_Consegna_.
Come si traduce in inglese la frase «Comunque sarebbero appellativi della lingua orale.», tratta dalla discussione sui termini di parentela?

# demi oncle/demi beau-frère



## Minelli

Salve, 

vorrei sapere se qualcuno ha un'idea per tradurre le due espressioni *demi-beau-frère/demi-oncle*. Sono comuni in francese? Per quanto riguarda la prima ho pensato di renderla con "il marito della sorellastra", ma per la seconda sono un po' a corto di idee. 
Ogni suggerimento è più che apprezzato. (A quanto pare le espressioni ziastro e cognatastro non sono contemplate in italiano. E in francese? Si usano?)
Grazie 

Minelli


----------



## matoupaschat

Mai letto né sentito dire, ma si può capire. Diciamo che demi-oncle sarebbe forse accettabile. Comunque sarebbero appellativi della lingua orale. Credo che la tua sia la  soluzione migliore, "il marito della sorellastra" e sullo stesso modello "lo zio della sorellastra".
Ciao!

*Edit*: scusa, faccio confusione tra le lingue e voglio dire che in francese odierno si dice solo "le mari/l'oncle de ma demi-soeur", se stiamo parlando dello stesso legame di parentela...

_Dati forniti_.
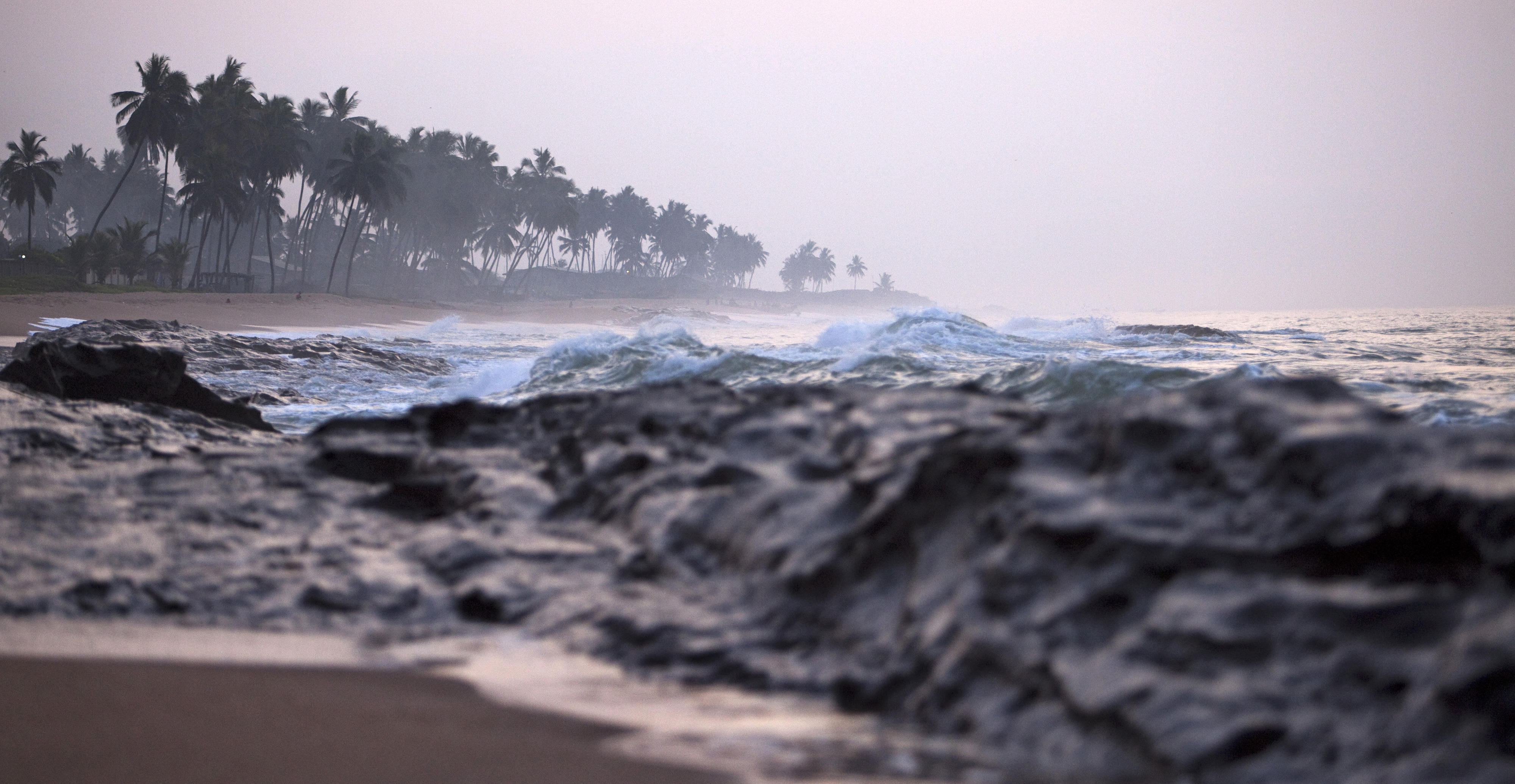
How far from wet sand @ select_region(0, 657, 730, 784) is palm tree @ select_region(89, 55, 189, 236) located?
4205 centimetres

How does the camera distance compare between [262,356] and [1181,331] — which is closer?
[262,356]

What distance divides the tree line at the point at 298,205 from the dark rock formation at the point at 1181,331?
32.8 meters

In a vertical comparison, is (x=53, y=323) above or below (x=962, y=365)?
below

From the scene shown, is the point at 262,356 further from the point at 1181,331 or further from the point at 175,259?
the point at 175,259

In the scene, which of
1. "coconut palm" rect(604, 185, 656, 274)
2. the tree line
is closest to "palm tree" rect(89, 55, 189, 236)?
the tree line

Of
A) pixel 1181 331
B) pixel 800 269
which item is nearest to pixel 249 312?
pixel 1181 331

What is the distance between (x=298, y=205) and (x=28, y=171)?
575 inches

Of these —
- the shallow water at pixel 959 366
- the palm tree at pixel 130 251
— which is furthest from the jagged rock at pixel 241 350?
the palm tree at pixel 130 251

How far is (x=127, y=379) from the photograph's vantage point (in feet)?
18.6

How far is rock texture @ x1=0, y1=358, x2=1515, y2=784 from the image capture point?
1.37 meters

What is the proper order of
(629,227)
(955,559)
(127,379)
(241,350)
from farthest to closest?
(629,227), (241,350), (127,379), (955,559)

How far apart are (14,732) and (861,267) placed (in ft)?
547

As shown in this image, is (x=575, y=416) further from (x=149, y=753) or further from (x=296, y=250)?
(x=296, y=250)

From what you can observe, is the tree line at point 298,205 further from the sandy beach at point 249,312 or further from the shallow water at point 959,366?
the shallow water at point 959,366
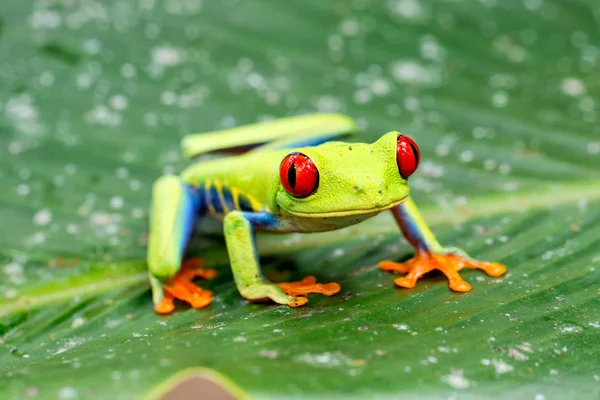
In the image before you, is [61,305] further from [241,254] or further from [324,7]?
[324,7]

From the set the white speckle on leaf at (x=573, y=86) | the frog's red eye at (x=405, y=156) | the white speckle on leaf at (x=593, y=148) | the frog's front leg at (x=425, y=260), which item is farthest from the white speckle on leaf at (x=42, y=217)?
the white speckle on leaf at (x=573, y=86)

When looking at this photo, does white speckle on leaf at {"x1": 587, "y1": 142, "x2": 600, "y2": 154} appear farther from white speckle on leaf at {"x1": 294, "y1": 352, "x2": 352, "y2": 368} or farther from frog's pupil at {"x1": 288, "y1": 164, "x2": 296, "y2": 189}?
white speckle on leaf at {"x1": 294, "y1": 352, "x2": 352, "y2": 368}

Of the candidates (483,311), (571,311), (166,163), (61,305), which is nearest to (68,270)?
(61,305)

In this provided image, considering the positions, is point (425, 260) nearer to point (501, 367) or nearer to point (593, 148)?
point (501, 367)

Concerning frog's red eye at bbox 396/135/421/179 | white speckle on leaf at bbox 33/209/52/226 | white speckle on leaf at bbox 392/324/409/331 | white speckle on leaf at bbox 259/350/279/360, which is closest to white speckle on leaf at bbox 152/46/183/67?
white speckle on leaf at bbox 33/209/52/226

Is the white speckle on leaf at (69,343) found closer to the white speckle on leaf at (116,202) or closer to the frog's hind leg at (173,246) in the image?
the frog's hind leg at (173,246)

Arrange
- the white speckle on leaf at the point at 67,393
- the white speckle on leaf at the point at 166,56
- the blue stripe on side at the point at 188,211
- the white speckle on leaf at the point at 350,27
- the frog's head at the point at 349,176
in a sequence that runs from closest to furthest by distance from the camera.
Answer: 1. the white speckle on leaf at the point at 67,393
2. the frog's head at the point at 349,176
3. the blue stripe on side at the point at 188,211
4. the white speckle on leaf at the point at 166,56
5. the white speckle on leaf at the point at 350,27
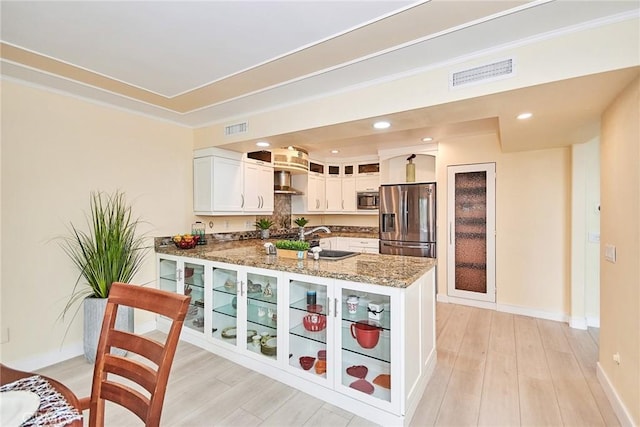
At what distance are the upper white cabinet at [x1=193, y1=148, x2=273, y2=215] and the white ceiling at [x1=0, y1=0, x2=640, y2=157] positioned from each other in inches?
39.1

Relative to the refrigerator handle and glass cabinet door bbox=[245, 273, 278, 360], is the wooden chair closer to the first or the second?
glass cabinet door bbox=[245, 273, 278, 360]

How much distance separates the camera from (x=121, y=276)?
2.83 m

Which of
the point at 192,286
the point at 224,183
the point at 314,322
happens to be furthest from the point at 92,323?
the point at 314,322

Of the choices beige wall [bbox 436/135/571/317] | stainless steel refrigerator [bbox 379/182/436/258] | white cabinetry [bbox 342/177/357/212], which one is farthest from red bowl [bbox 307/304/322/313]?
white cabinetry [bbox 342/177/357/212]

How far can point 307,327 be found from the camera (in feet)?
7.73

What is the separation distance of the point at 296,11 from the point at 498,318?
4080 millimetres

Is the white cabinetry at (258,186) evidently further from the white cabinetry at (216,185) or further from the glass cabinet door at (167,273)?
the glass cabinet door at (167,273)

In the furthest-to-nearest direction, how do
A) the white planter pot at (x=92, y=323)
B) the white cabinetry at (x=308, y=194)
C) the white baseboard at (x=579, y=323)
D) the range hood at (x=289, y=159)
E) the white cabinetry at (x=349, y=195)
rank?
the white cabinetry at (x=349, y=195), the white cabinetry at (x=308, y=194), the range hood at (x=289, y=159), the white baseboard at (x=579, y=323), the white planter pot at (x=92, y=323)

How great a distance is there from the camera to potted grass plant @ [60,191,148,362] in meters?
2.69

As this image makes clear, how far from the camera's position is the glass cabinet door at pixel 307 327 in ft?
7.57

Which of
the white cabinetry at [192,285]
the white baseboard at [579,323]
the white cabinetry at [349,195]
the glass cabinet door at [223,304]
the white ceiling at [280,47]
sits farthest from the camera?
the white cabinetry at [349,195]

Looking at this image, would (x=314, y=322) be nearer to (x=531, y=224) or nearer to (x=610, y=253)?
(x=610, y=253)

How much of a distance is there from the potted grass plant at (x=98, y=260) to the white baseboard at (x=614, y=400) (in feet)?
12.6

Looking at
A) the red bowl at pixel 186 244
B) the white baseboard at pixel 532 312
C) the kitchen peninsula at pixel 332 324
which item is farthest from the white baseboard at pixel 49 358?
the white baseboard at pixel 532 312
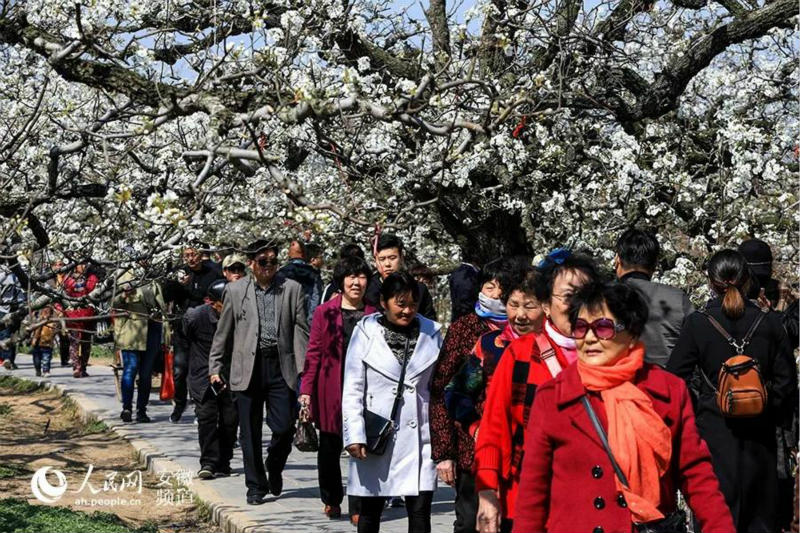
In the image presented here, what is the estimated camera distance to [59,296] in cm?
749

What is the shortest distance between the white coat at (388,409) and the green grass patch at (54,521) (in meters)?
2.07

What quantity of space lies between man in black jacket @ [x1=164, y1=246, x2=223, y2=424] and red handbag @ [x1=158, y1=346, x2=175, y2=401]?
641 mm

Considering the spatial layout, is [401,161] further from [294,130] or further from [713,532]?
[713,532]

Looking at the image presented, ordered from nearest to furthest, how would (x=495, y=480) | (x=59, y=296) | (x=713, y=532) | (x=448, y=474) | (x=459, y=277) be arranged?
(x=713, y=532)
(x=495, y=480)
(x=448, y=474)
(x=59, y=296)
(x=459, y=277)

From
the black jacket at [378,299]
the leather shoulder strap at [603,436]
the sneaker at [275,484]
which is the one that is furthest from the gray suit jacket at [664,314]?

_Risultato_.
In any case, they would be terms of address from the spoken language.